— Begin PAGE TEXT —

Togs & Tales

Patricia Williams

Patricia Williams

Landscape Photographer

Hi, my name is Patricia Williams and I live in Crumlin, Co Antrim with my family. I’m self employed and work from home as a seamstress doing anything from wedding dresses to Roman blinds. I’ve been here for over 33 years but I was born and raised in the Falkland Islands. After travelling around the world for a year, I ended up in Northern Ireland and loved it so much I stayed. A few years down the track after a visit from an Uncle who was doing our family tree, I found out I had come back to where my family had originated from in the 1700s and still have cousins in the Dublin/Cork area.

What was your path to becoming a Landscape Photographer & What was your first camera?

When I was about 8 an elderly lady who lived down the road gave us a set of books called the ‘Childrens Treasure House’ and they were filled with the most wonderful colour photos from around the world and I admired them for years to come.
I started travelling when I was 19 and backpacked for about a year, in that time I visited and worked in so many places but I think it was the time I spent in New Zealand, 8 months in fact, that I was stunned by the scenery and really regretted having no way of capturing it all, I borrowed a film camera for a week and couldn’t wait for the films to be developed, some actually came out ok and I still have the prints now.
The final push happened not long after I arrived here I was visiting Westport and walked into a camera shop/art gallery and was blown away by the seascapes that hung there, one of them was a minimalistic scene and right there and then I was in love with what the camera could capture. I searched the catalogues (as that is what you did in those days) and ordered a Pentax K1000 with a 50mm lens, then life became a circle of buying films, getting them processed, getting disappointed and sometimes pleasantly surprised. Once I had children and money became more of an issue, photography was kept for family outings only and more or less stopped for almost 16 years.

What was your favourite Landscape Adventure Story since becoming a Photographer?

Its hard to pick one out as a stand out story, I’ve lots that stick in my head but not for reasons I can describe in detail. I love storms and the more dramatic the better, especially beside the sea. One evening on the beach at Ballycastle I had been photographing the Pan rocks during a particularly high tide, the waves were massive and the sky had those huge types of dark cloud that just added to the scene, over Rathlin the first rumbles of thunder could be heard followed by lightening in the distance, there was no way I was leaving as the dark closed in and my hope was the lightening would get closer, by now the tide was almost at its highest and the waves were rolling right into the bank and every now and then I would have to lift the tripod and get myself onto higher ground to avoid getting wet, needless to say even with the wellies on I didn’t stay dry and found myself waist deep in water holding onto a fence that runs part of the beach, my tripod was set at a height of about 5ft so I dug it firmly into the sand and held on for grim death, we both came out of it unscathed but it was a lesson on how nature is always stronger. I did get a few lightening shots but nothing worth showing and the experience still makes me smile. It hasn’t stopped my fascination with the sea and I still get wet on occasions but only to the ankles.

— End PAGE TEXT —
— Begin GIVEN RECORDS —

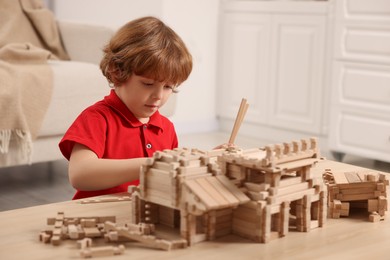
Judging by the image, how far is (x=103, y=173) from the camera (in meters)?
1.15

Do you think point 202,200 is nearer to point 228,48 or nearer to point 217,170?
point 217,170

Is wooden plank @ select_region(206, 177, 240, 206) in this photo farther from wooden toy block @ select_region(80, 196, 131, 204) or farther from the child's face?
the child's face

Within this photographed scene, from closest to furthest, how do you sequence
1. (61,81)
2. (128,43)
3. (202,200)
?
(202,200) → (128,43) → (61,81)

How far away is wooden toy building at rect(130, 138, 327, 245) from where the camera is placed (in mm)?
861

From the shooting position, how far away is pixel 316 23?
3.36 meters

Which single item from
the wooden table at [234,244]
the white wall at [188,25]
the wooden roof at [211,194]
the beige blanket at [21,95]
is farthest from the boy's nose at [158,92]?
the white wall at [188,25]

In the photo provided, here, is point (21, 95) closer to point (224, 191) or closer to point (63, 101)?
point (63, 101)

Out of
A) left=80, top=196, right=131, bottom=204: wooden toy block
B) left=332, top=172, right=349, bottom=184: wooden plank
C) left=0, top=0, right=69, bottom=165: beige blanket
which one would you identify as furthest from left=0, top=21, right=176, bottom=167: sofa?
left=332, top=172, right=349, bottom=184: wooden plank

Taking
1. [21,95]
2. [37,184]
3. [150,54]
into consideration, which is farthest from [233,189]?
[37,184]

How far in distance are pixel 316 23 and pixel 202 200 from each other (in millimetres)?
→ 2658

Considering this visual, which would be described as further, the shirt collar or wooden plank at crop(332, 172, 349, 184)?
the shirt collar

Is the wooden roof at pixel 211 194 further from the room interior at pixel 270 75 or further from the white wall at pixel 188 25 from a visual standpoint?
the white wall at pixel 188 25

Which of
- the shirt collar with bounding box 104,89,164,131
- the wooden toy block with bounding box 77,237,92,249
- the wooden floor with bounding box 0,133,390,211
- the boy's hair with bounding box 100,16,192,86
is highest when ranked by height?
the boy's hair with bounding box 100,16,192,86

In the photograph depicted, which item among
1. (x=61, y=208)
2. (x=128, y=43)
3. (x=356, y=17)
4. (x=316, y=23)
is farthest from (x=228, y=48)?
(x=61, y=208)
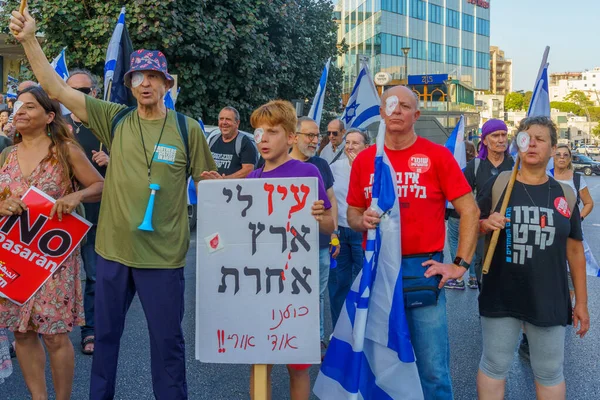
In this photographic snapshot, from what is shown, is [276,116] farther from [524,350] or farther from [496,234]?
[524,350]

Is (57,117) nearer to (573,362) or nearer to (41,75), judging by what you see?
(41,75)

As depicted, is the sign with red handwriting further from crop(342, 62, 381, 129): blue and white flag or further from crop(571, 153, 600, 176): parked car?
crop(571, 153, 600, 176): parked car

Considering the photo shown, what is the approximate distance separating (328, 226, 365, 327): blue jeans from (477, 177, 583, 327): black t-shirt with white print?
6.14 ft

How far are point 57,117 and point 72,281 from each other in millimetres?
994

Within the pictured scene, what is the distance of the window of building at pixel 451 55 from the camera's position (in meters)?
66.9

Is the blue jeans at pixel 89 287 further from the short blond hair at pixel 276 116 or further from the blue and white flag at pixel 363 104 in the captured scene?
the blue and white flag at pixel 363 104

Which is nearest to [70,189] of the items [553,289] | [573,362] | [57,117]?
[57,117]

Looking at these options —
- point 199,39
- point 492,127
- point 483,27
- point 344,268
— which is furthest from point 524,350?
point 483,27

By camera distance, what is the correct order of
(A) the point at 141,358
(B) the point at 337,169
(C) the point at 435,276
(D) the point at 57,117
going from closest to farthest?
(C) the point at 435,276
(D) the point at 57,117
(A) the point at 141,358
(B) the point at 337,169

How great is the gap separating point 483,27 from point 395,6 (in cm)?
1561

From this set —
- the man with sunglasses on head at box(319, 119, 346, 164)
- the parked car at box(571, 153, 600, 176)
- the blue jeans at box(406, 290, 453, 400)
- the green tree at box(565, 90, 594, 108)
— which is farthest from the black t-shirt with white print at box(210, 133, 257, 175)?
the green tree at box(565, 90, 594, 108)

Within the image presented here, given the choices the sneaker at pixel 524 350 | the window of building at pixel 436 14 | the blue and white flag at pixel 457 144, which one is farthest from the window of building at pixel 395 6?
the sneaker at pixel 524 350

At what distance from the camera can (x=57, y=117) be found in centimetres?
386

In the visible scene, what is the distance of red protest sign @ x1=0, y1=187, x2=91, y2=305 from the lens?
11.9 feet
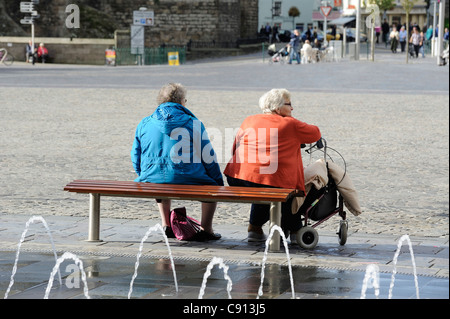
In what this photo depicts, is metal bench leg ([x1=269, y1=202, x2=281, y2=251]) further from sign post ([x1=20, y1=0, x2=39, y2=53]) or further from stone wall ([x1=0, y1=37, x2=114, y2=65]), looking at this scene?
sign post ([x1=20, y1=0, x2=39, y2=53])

— End GIVEN RECORDS —
— Begin GIVEN RECORDS —

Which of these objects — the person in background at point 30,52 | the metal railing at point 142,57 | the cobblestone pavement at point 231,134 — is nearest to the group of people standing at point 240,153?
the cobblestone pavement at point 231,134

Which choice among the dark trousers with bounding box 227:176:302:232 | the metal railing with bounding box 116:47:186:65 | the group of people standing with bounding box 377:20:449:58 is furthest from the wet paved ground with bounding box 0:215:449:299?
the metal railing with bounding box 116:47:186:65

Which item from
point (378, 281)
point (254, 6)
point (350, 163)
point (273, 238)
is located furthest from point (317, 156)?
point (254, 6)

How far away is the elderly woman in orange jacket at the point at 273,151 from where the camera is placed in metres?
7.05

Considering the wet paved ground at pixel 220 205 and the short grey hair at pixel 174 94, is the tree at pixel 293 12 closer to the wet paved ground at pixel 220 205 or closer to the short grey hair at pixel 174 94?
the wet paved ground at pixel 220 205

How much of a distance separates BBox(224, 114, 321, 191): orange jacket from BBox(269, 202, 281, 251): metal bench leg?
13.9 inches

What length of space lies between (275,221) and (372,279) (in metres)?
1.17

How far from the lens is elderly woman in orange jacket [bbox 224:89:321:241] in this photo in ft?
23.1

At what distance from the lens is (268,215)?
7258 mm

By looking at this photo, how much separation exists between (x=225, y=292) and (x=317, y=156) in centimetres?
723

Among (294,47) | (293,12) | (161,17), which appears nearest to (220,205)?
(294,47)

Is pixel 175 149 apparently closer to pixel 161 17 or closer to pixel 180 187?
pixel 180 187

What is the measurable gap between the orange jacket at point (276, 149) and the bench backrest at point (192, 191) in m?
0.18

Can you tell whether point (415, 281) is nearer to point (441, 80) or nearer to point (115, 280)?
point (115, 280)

— End GIVEN RECORDS —

** GOAL **
Quote the photographer interview word for word, between "When I was about" and "the prints now.", inclusive.

** ANSWER TO THIS TASK **
When I was about 8 an elderly lady who lived down the road gave us a set of books called the ‘Childrens Treasure House’ and they were filled with the most wonderful colour photos from around the world and I admired them for years to come.
I started travelling when I was 19 and backpacked for about a year, in that time I visited and worked in so many places but I think it was the time I spent in New Zealand, 8 months in fact, that I was stunned by the scenery and really regretted having no way of capturing it all, I borrowed a film camera for a week and couldn’t wait for the films to be developed, some actually came out ok and I still have the prints now.